Im seeing this exact memory leak, however I do not have address sanitizer turned on.


When I comment out the call to scheduleBuffer, memory is steady, which suggests that AVAudioPlayerNode is retaining the AVAudioPCMBuffers even after they are played.

It would be interesting to know if the mediaserverd crashed. Are you listening for AVAudioSessionMediaServicesWereResetNotification?


This would be a good reason for playback all of a sudden stopping and the audio system being messed up -- you'd need to completely dispose of the engine and associated objects then rebuild everything again.


Regarding latency, your app should not be mixable if you want the lowest latency and you should be setting a preferred I/O buffer duration (we have samples that set this value to 0.0029), you can then check the actual value the system gives you after session activation by using the IOBufferDuration property. You may also want to have a look at the reported AVAudioIONode's presentationLatency.

Follow up: I only see the leak with the latest Xcode beta. I wonder if you were using the beta as well?


Attached are 2 screenshots. The only difference between the runs is Xcode 8.2.1 vs. Xcode 8.3 beta 3. No settings or code was changed.


Edit: The screenshots didn't appear to show up after I posted the message.


http://imgur.com/RJ3XvAz

http://imgur.com/LujHPYm

Thanks for the tip. I wasn't aware of the reset notification. I've added it to my code, and if I get it, I'll make sure I deallocate and recreate all my audio objects.


That said, I haven't had the problem for a few days. I think it's because I changed the way I schedule buffers slightly. I wasn't sure whether the completion block for the scheduleBuffer: function was guaranteed to be called on the same thread as the function itself (it isn't documented either way). Since I was unsure, I was manually scheduling my completion code on an execution queue, which is probably what was slowing things down. I since used the debugger to observe that the completion block was in fact being called on the right thread already, so I removed the extra code.


I still get audio gaps if I set either the buffer size or the number of concurrently scheduled buffers too low, but it isn't crashing.


Is there a way I can detect when audio gaps have occurred due to my not filling the buffer fast enough? If I could detect this, I could dynamically start sending larger buffers on slower devices.


Frank

I realize this is an old post but posting my experience in case it helps someone. I had the same issue with the completion handler not getting called after a while and my audio engine (wrapper) stalling as a result. Turned out to be something very simple (and stupid!).
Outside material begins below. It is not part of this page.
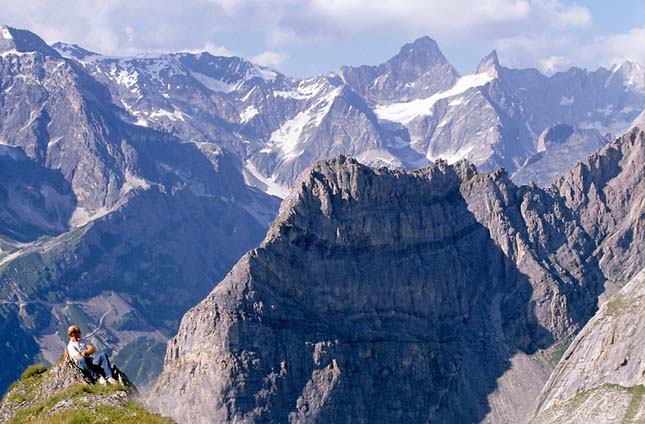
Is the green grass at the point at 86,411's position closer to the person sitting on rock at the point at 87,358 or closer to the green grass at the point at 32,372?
the person sitting on rock at the point at 87,358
In my code I was doing a avPlayerNode reset before calling scheduleBuffer. Everything started working once I took out the reset! My guess is somehow the reset was getting called out of sequence in one of the functions lower down causing this issue.

I also ran into this issue. My problem was that I was using an offset on inputNode.lastRenderTime. To resolve it, I needed to convert it using inputNode.playerTime(forNodeTime: inputNode.lastRenderTime) before I schedule with scheduleBuffer(buffer, at: futureTime)

See here https://developer.apple.com/documentation/avfaudio/avaudioplayernode/1390449-playertime

Just chiming in here too. I found I get a memory leak when re-using the player nodes. I have an app that is essentially a sound board. Playing sounds repeatedly would cause the memory to continue growing. I was able to clear this up by calling Stop() on the node before re-using.